I am happy to use these words separately, but they vex me severely when used in conjunction. Partly, I think it is because of the occasions on which the phrase is uttered.

This is when somebody has used faulty facts to back up a spurious argument. And when they are caught bang to rights, they use the phrase to gloss over their error, rather than addressing it.

“Churchill was a disgrace. All those men being killed in the trenches while he’s in 10 Downing Street just because he was eating a Big Mac and listening to his iPod . . . ”

“Erm, you know Churchill was Prime Minister in World War II?”

“Yeah, well, World War I, World War II, same difference, innit?”

“And they didn’t have Big Macs then. It was all Spam in those days.”

“All right, a Big Mac made out of Spam and Camp coffee. Same difference.”

“And – and I don’t want you to think I’m any sort of history anorak – as far as I know they didn’t have iPods either.”

“Oh, all right! An earlier model of MP3 player. Same diff . . . argh!”

That’s the point at which the hurting starts.

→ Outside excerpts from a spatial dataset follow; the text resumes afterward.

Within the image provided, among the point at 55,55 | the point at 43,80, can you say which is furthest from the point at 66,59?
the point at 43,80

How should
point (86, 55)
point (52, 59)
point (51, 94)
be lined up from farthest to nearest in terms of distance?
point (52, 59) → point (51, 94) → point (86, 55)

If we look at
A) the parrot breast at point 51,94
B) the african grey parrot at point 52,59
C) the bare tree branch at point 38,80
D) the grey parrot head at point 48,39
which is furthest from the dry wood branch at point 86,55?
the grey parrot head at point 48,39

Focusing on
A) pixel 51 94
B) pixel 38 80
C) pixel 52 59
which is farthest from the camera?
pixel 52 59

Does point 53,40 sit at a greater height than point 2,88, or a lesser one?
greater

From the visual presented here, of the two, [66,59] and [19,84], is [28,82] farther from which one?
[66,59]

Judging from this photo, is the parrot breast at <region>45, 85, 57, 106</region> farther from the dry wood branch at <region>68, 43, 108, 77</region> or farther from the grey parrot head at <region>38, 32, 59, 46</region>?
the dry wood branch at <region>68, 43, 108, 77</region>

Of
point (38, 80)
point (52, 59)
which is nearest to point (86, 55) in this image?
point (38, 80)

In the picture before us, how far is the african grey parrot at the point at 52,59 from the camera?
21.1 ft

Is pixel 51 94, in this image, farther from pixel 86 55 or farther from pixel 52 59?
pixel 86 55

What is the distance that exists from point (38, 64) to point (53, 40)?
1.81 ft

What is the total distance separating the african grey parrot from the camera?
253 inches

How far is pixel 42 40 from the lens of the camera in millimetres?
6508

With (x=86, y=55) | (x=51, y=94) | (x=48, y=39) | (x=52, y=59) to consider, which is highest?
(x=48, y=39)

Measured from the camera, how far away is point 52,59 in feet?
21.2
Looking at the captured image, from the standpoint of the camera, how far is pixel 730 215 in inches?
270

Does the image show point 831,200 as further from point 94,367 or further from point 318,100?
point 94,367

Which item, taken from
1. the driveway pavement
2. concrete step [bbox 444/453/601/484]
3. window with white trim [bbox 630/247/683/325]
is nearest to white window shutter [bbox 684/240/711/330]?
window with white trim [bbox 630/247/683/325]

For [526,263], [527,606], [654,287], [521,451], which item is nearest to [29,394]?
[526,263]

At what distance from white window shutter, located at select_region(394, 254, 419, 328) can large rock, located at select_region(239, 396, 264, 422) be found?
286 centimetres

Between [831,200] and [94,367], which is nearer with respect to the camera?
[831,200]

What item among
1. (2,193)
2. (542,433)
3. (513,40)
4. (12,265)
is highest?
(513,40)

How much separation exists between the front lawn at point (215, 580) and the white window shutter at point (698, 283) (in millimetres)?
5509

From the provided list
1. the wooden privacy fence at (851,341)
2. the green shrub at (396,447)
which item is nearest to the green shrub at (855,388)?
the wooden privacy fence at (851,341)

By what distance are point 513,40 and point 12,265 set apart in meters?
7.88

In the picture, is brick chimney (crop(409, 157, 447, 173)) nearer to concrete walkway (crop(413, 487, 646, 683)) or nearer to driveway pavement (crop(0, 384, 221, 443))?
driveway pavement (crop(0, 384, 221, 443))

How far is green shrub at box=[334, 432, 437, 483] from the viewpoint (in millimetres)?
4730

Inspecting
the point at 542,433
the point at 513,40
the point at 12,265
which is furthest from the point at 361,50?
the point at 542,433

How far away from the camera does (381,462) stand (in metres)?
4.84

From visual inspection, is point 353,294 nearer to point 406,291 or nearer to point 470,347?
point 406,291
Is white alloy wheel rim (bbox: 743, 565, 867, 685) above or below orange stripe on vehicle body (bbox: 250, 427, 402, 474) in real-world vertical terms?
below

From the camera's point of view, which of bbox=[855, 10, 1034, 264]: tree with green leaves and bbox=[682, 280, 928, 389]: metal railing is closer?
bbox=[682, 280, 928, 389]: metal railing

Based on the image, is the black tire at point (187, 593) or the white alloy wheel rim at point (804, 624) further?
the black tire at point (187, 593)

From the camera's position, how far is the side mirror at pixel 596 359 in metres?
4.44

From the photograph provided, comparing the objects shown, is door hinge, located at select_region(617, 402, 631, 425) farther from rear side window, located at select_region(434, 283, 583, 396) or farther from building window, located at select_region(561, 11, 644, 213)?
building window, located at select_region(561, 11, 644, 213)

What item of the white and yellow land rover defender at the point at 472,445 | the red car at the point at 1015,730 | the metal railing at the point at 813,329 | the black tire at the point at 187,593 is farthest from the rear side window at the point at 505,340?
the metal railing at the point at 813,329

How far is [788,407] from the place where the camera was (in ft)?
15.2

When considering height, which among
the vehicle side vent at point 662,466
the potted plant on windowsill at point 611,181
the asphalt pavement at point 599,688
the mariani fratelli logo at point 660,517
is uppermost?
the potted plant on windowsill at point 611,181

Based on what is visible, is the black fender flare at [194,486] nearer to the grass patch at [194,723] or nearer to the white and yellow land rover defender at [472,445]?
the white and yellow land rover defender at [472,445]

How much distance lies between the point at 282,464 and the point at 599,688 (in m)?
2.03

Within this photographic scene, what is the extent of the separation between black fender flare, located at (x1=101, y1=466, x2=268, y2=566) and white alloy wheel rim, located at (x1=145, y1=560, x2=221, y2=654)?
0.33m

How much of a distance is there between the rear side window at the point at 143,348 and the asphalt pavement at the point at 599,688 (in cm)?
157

But it’s not just the intent behind the phrase, it is the phrase itself. It is utterly meaningless. Let’s just examine it for a moment. Same difference. Same, which denotes an identical nature. Difference, which denotes a non-identical nature.

How in the name of Patrick Moore can something be both the same AND different? It’s a paradox like hot ice, cool jazz or a good Jennifer Aniston movie. Only the sort of person who would gloss over errors by saying “Same difference” would use the phrase “Same difference.”

A family friend used to use the phrase “same horse, different jockey” which at least addresses the paradox, if not the faulty facts.

So if you are in my presence and you want to backtrack while keeping your dignity intact, then I will allow you to use that phrase. And I promise I won’t use any words or phrases you find odious.

What do you mean, “it’s Marie Osmond, not Maria”? Oh, well, same difference.

See?

*That’s the old British Airways theme tune for viewers of The X-Factor.